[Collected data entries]
[Start of section]

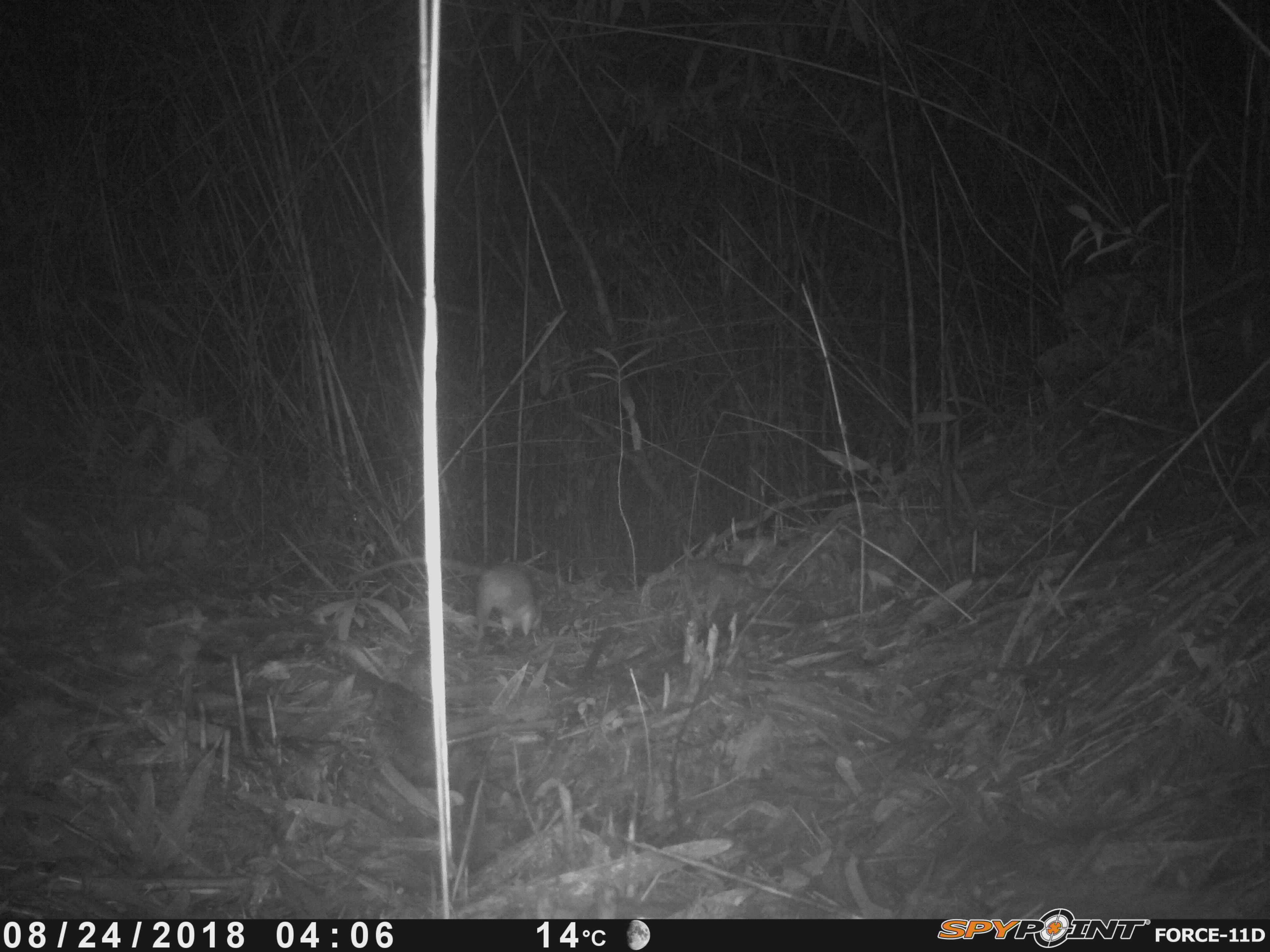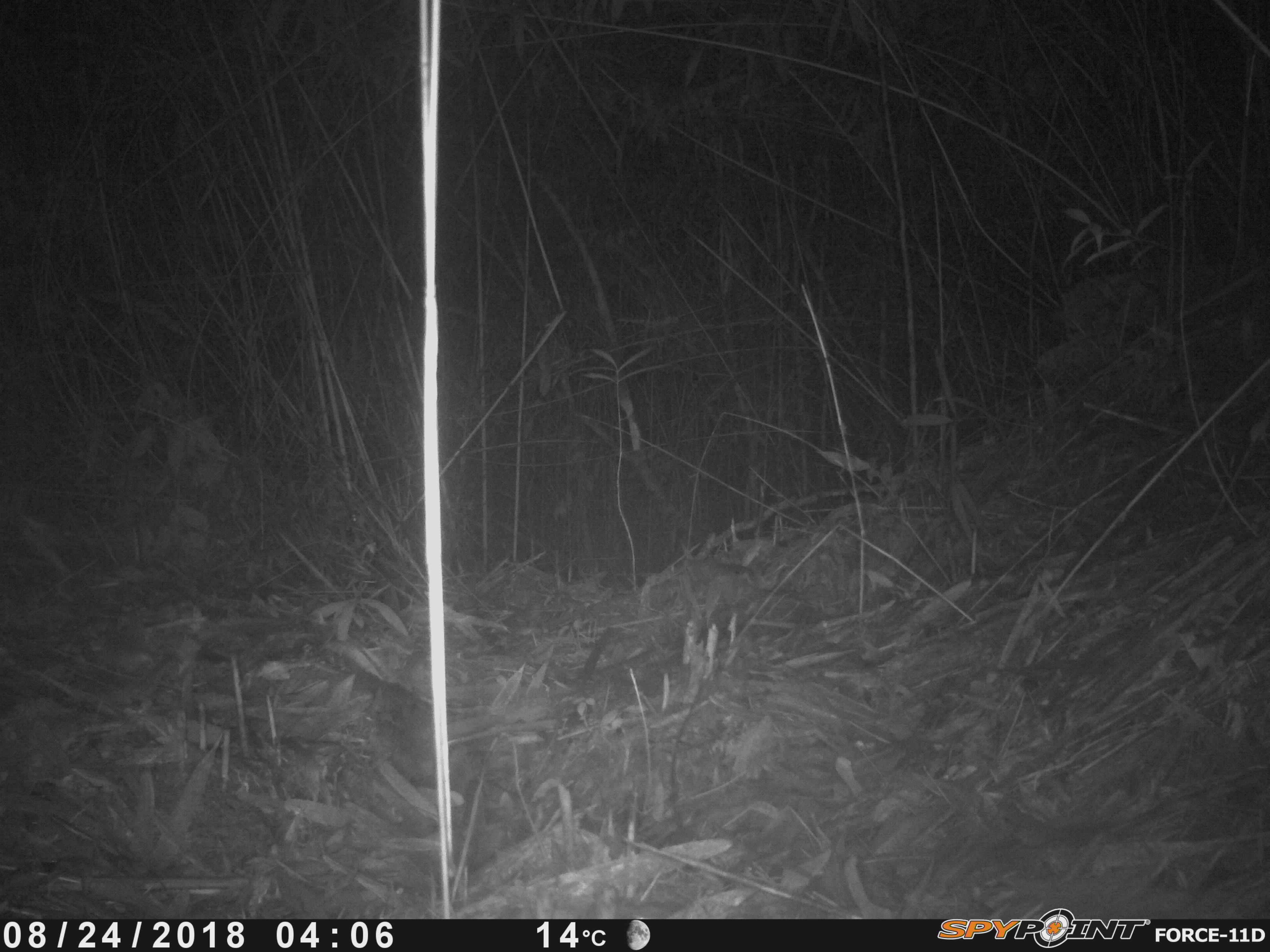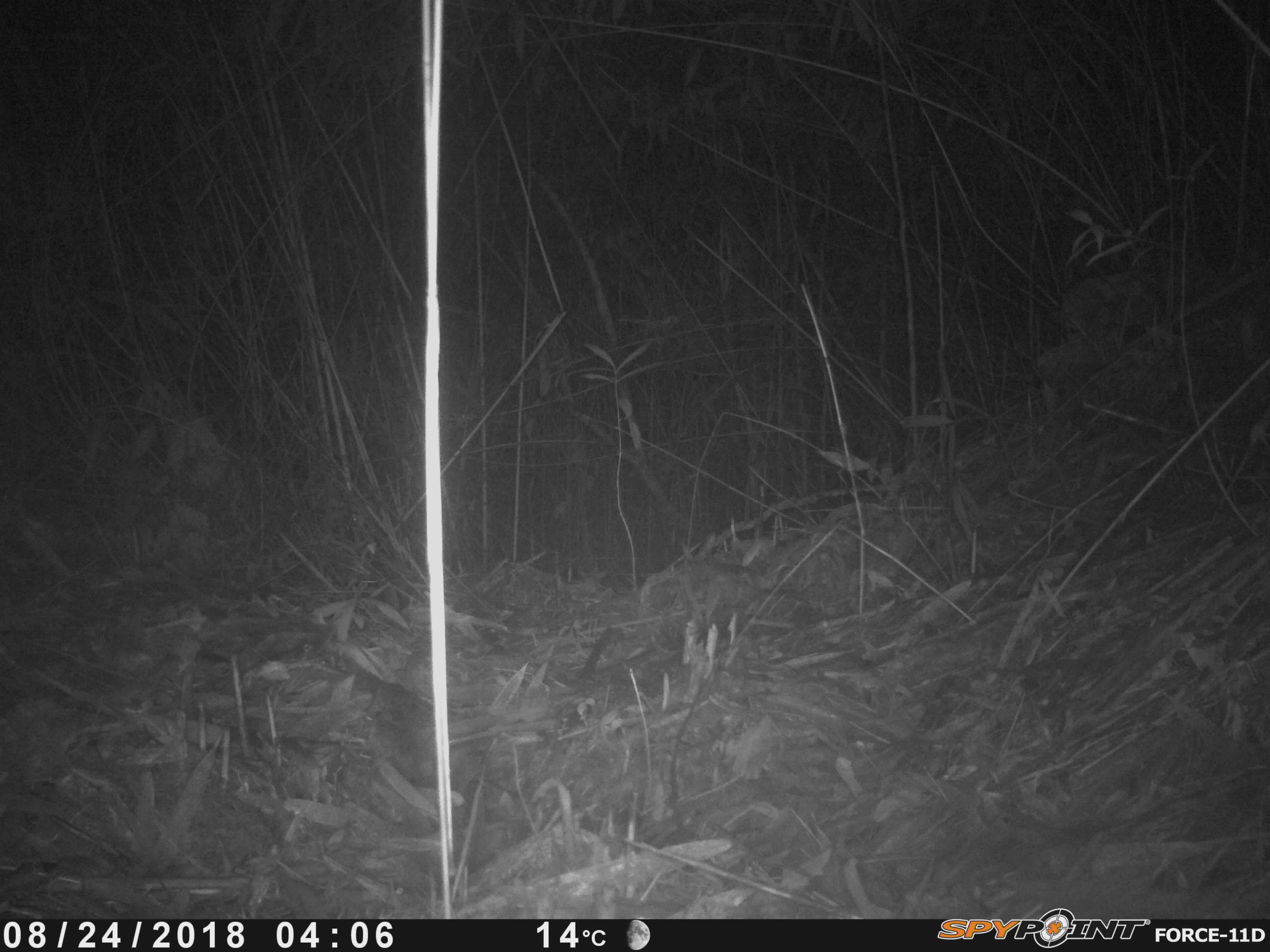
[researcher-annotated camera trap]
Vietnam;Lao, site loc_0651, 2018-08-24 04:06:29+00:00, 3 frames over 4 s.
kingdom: Animalia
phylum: Chordata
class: Mammalia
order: Rodentia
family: Muridae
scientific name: Muridae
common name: old-world mice and rats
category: unidentified murid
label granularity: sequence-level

[End of section]

The records above need to be restated word for word, with the pictures left out.

[researcher-annotated camera trap]
Vietnam;Lao, site loc_0651, 2018-08-24 04:06:29+00:00, 3 frames over 4 s.
kingdom: Animalia
phylum: Chordata
class: Mammalia
order: Rodentia
family: Muridae
scientific name: Muridae
common name: old-world mice and rats
category: unidentified murid
label granularity: sequence-level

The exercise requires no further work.